サイトの日記代わりです。やや古いマンガやや古いアニメやや古い特撮(略)大好き。

風子のいる店

今日は

「風子のいる店」

寄生獣を描いた岩明均さんの作品です。

それと、山田芳裕さんの「しわあせ」の話の時に

岩明さんはストーリーを作ってそれに沿ってキャラを作るタイプなので、逆の時にえらく苦労したそうだという話をしたのですが、その、キャラクターから先に作ったので苦労したというのがこの作品なのですって。

主人公は風子ちゃんという高校生の女の子で、やや引っ込み思案で大人しくて緊張すると吃る。そのため心ないクラスメートや教師に傷つけられ、つらい思いを抱えている。でもなんとか上がり症や吃音を治したくて、小さな喫茶店のウェイトレスをすることになった。その喫茶店や学校での、いろいろな人々とのいろいろな話です。前に出てきた人物がまた出てきたりはしますが、基本、一話完結です。

確かにこれはキャラクターがまずあってその組み合わせや出会いによって話が動いていく作品です。苦労したのでしょうが、しかし、キャラは実にリアルで「こういうタイプは必ず出てくる」「こういうのが居て、こうなるのがパターン」という類のことは一切なし。とにかく、良い人の役割の人、良いだけの人、は居ない。誰もが必ず、好感の持てるところと、醜く嫌な部分がある。それは現実世界なら当たり前のことですが、創作物で、ごく自然に当然のようにひとりの人間の中にそれらの性質が両立しているって結構すごいと思う。風子ちゃんの親友でも、恋人でも、そして彼女自身でも、いいところと駄目なところの両方を持っている。その駄目なところっぷりが、マンガ的にいかにもな欠点の「お節介焼きでついつい出しゃばってしまう」「熱血漢で、おっちょこちょい」というふうな、据わりのいい耳障りのよい欠点ではなく、読んでいて不快になるとか、ぎょっとして引くとか、つまりは現実に存在している相手に対して抱くような感情を持つのです。

風子ちゃんが尊敬している年上のウェイトレス、頭がよくて力持ちで心が優しく、そして見た目がウシのような巨漢の女性。彼女が好きな相手のためにせっせとレポート書いてあげて、彼も「ありがとう、頼むよ」なんて言ってるんだけど彼女がいないところで彼女をバカにして笑っている話、痛かったなあ。
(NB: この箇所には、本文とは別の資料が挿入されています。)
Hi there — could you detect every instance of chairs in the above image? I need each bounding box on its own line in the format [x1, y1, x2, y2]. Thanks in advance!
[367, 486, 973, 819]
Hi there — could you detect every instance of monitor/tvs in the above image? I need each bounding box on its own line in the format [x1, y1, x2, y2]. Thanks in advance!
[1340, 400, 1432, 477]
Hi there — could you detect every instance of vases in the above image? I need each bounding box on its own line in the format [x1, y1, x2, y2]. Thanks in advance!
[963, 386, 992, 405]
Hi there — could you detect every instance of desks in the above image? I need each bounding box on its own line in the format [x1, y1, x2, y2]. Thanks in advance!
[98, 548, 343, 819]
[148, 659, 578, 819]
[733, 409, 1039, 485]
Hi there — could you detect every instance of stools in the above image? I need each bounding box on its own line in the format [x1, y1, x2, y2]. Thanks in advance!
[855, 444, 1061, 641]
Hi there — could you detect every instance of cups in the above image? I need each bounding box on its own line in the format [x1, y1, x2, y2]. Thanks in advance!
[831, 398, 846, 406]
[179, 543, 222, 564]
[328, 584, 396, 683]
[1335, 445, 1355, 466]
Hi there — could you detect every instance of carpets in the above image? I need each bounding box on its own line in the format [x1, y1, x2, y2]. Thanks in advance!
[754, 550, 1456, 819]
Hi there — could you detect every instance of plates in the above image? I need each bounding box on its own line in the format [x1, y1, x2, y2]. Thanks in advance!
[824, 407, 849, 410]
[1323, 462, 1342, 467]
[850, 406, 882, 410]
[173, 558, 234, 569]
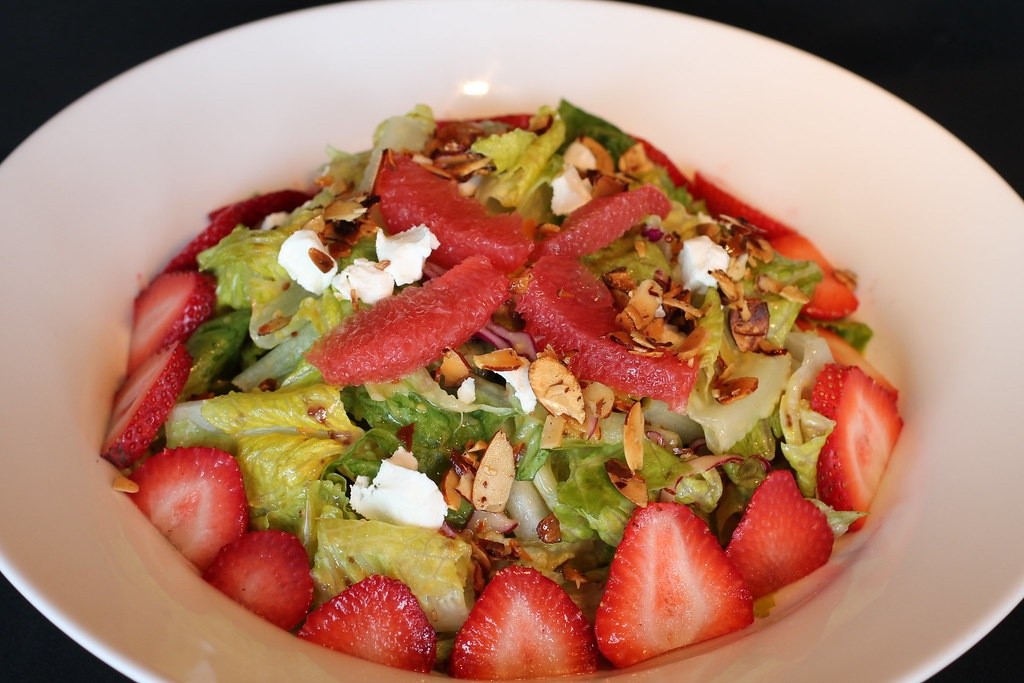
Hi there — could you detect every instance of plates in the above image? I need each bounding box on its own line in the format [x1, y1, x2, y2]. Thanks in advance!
[0, 0, 1024, 683]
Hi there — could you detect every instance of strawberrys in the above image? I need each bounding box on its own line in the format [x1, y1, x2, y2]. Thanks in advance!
[99, 171, 902, 683]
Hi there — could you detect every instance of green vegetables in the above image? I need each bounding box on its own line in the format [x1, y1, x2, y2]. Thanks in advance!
[165, 98, 872, 658]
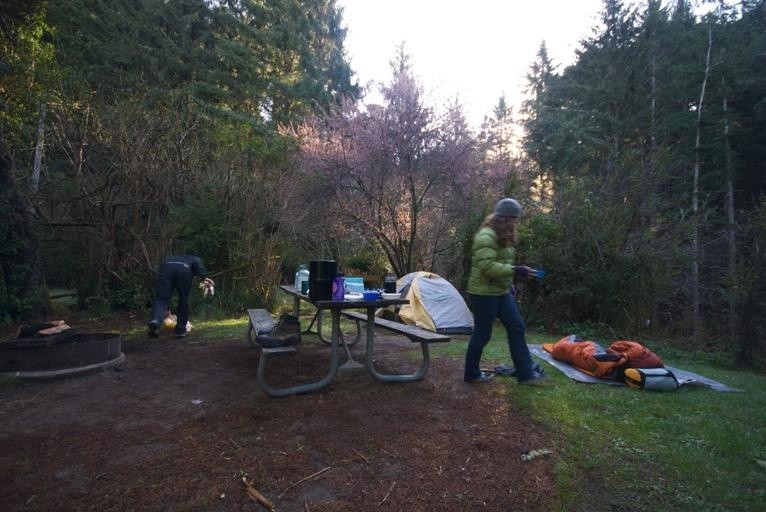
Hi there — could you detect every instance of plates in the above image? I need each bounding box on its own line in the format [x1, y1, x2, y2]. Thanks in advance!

風子ちゃんの怒りは読んでいて嬉しかったけど、結局、あのひどい男に天罰が下るわけでもなく、ウェイトレスさんの目が覚めて「あんなバカな男に入れあげちゃだめだ」と思い直すわけでもない。でもそれが現実なんだよなと痛く切なく思い知りました。

あとマスターの知り合いの絵描きさんの話とか、なんとか名前を売り出そうと必死で頑張る装丁屋さんの話とか、とにかくヒリヒリと身に沁みる話が多々あります。

地味で、これといったスペクタクルはありませんが、パターンをなぞっただけの冒険活劇の10倍面白いです。

先日アップしたクーガですが

紛らわしいというか、ちょっとウソを書いたので一言謝っておきますね。イチジョーさんの出身は長野ではないのです。所属は長野県警だったというだけ。子供の頃におばあちゃんから毒キノコの煮方を習うことは、本当はできませんよ。失礼いたしました。